🤖 AI Summary
This work investigates reverse-engineering attacks against obfuscated embeddings in the black-box setting: given only obfuscated embedding vectors and a publicly available embedding table—without access to the underlying language model or obfuscation mechanism—the goal is to reconstruct the original token sequence. We propose a language-aware joint estimation framework that, for the first time, unifies language model priors (e.g., n-gram statistics or lightweight LMs) with noise parameter modeling (Laplacian/Gaussian) within a Bayesian inference framework, coupled with beam search decoding for embedding reconstruction.

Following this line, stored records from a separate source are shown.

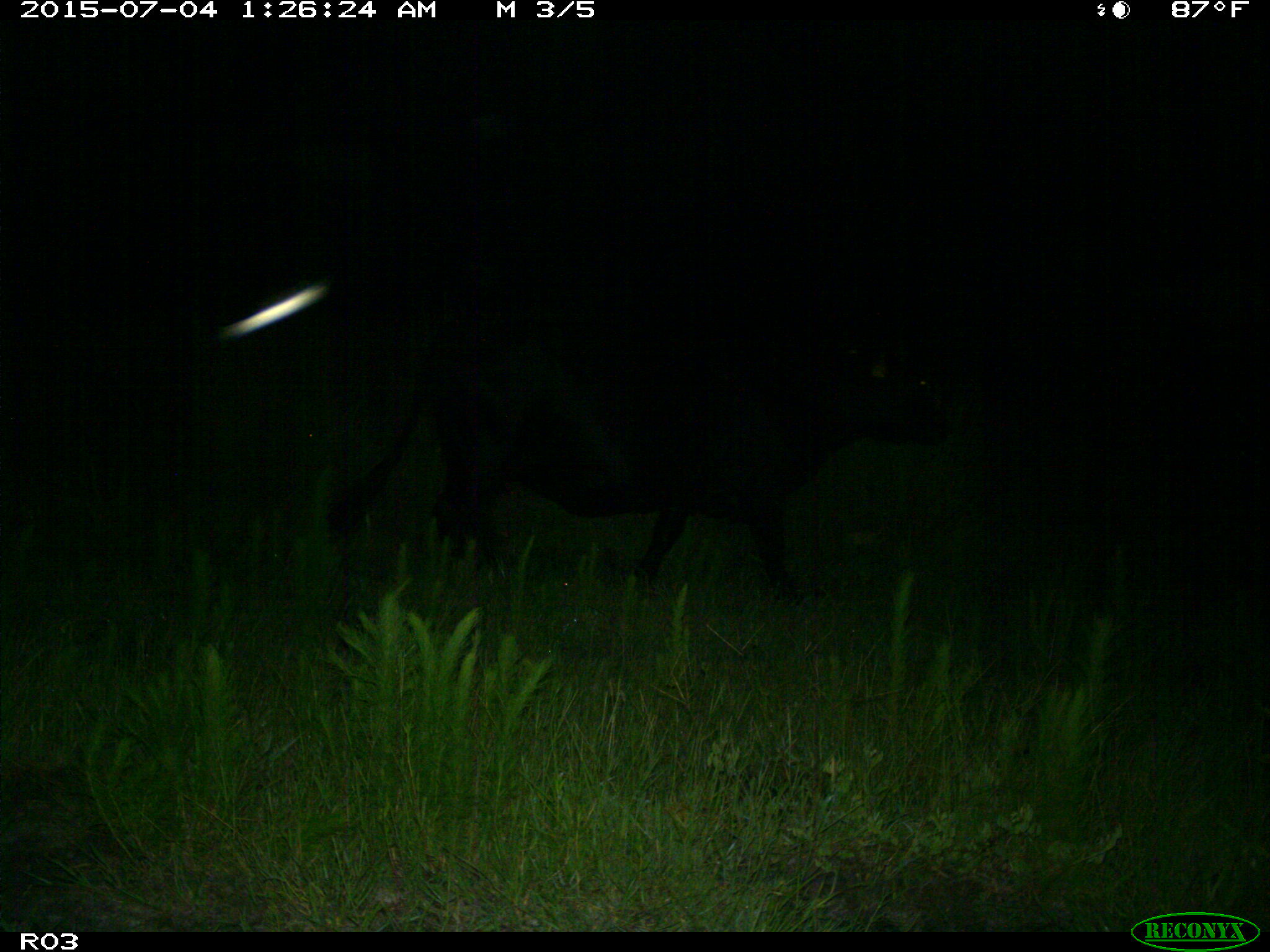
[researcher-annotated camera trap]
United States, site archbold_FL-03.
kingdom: Animalia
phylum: Chordata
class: Mammalia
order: Artiodactyla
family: Bovidae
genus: Bos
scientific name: Bos taurus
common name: domestic cow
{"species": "Bos taurus (domestic cow)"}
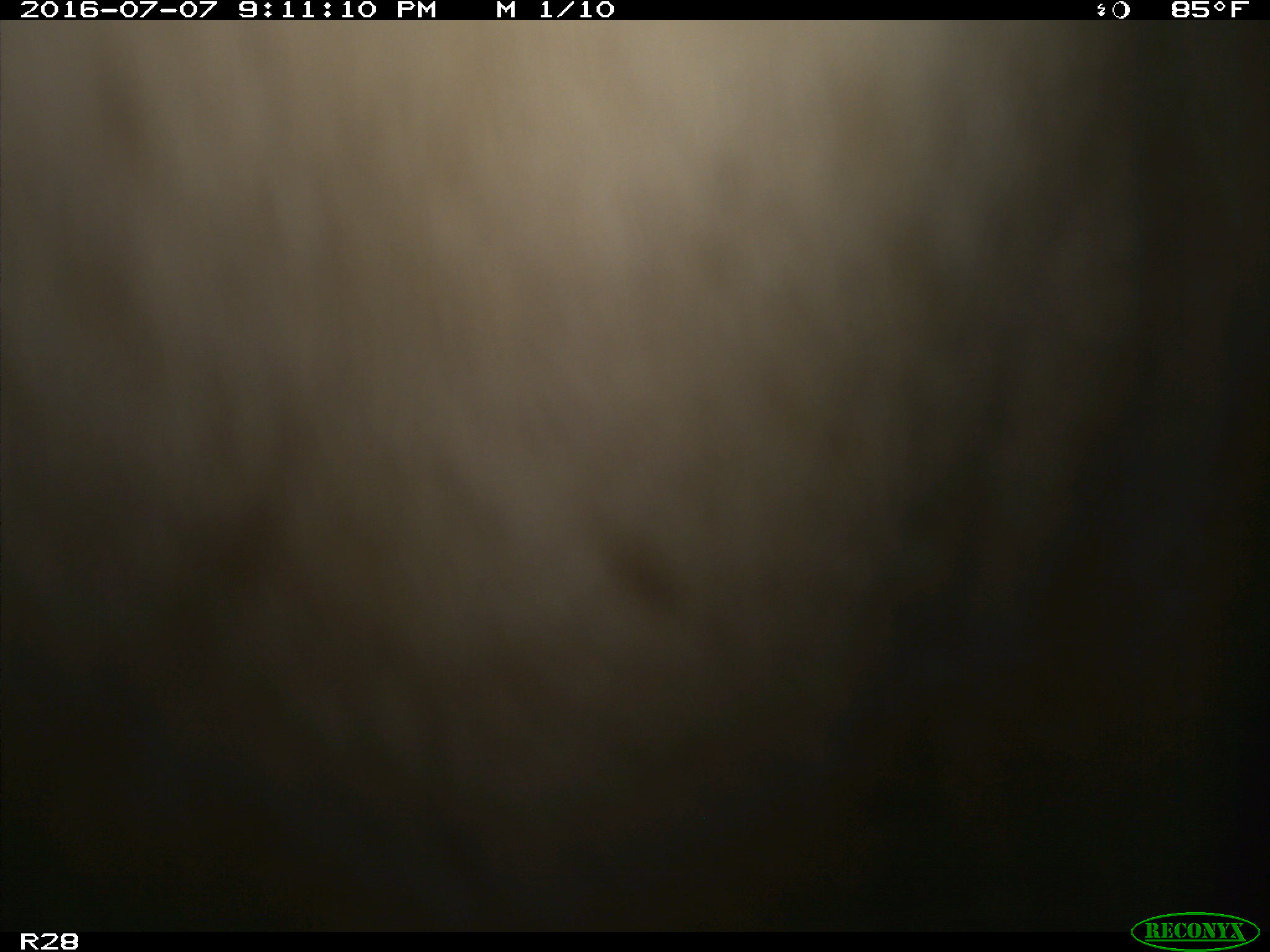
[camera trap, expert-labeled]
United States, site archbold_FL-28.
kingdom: Animalia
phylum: Chordata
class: Mammalia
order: Artiodactyla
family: Bovidae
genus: Bos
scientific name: Bos taurus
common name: domestic cow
Bos taurus (domestic cow).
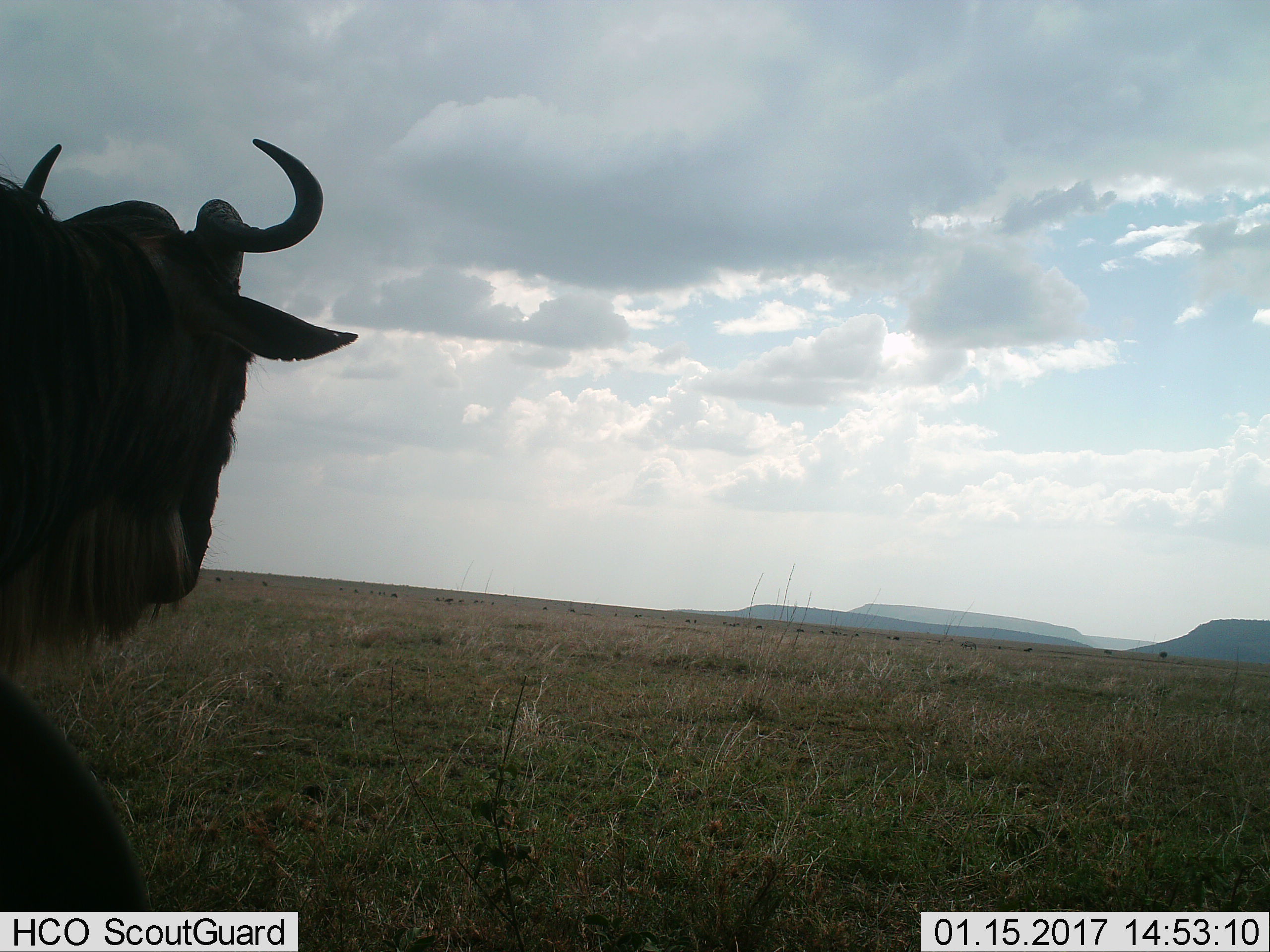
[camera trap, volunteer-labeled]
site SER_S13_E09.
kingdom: Animalia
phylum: Chordata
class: Mammalia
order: Artiodactyla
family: Bovidae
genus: Connochaetes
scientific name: Connochaetes taurinus taurinus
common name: blue wildebeest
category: wildebeestblue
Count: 1.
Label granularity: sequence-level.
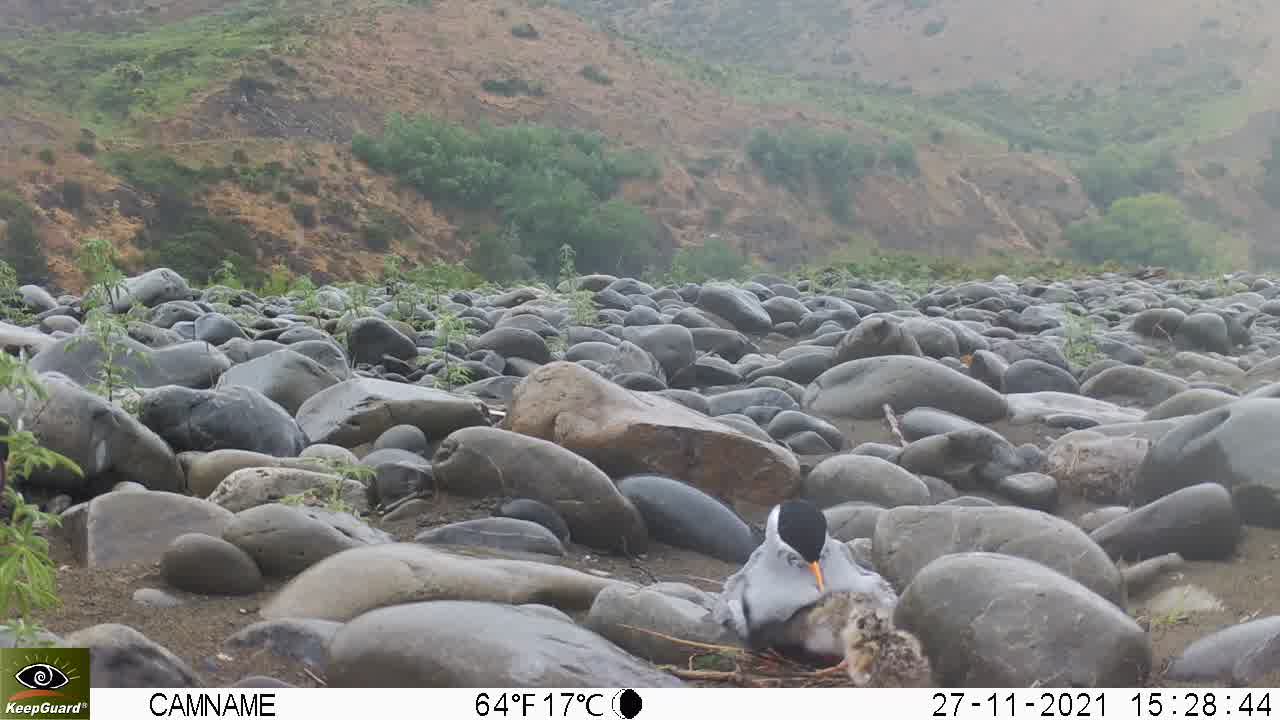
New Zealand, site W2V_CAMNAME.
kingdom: Animalia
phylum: Chordata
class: Aves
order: Charadriiformes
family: Laridae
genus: Chlidonias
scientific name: Chlidonias albostriatus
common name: black-fronted tern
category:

Compared to naive distance-based baselines, our method achieves significantly higher token recovery accuracy. Our results expose a fundamental vulnerability of input-agnostic, fixed-noise obfuscation mechanisms for embedding-level privacy protection, demonstrating their insufficiency against informed adversaries. We thus argue for the necessity of input-dependent, learnable obfuscation strategies that adapt to linguistic context and semantic structure.
📝 Abstract
In this work, we consider an inversion attack on the obfuscated input embeddings sent to a language model on a server, where the adversary has no access to the language model or the obfuscation mechanism and sees only the obfuscated embeddings along with the model's embedding table. We propose BeamClean, an inversion attack that jointly estimates the noise parameters and decodes token sequences by integrating a language-model prior. Against Laplacian and Gaussian obfuscation mechanisms, BeamClean always surpasses naive distance-based attacks. This work highlights the necessity for and robustness of more advanced learned, input-dependent methods.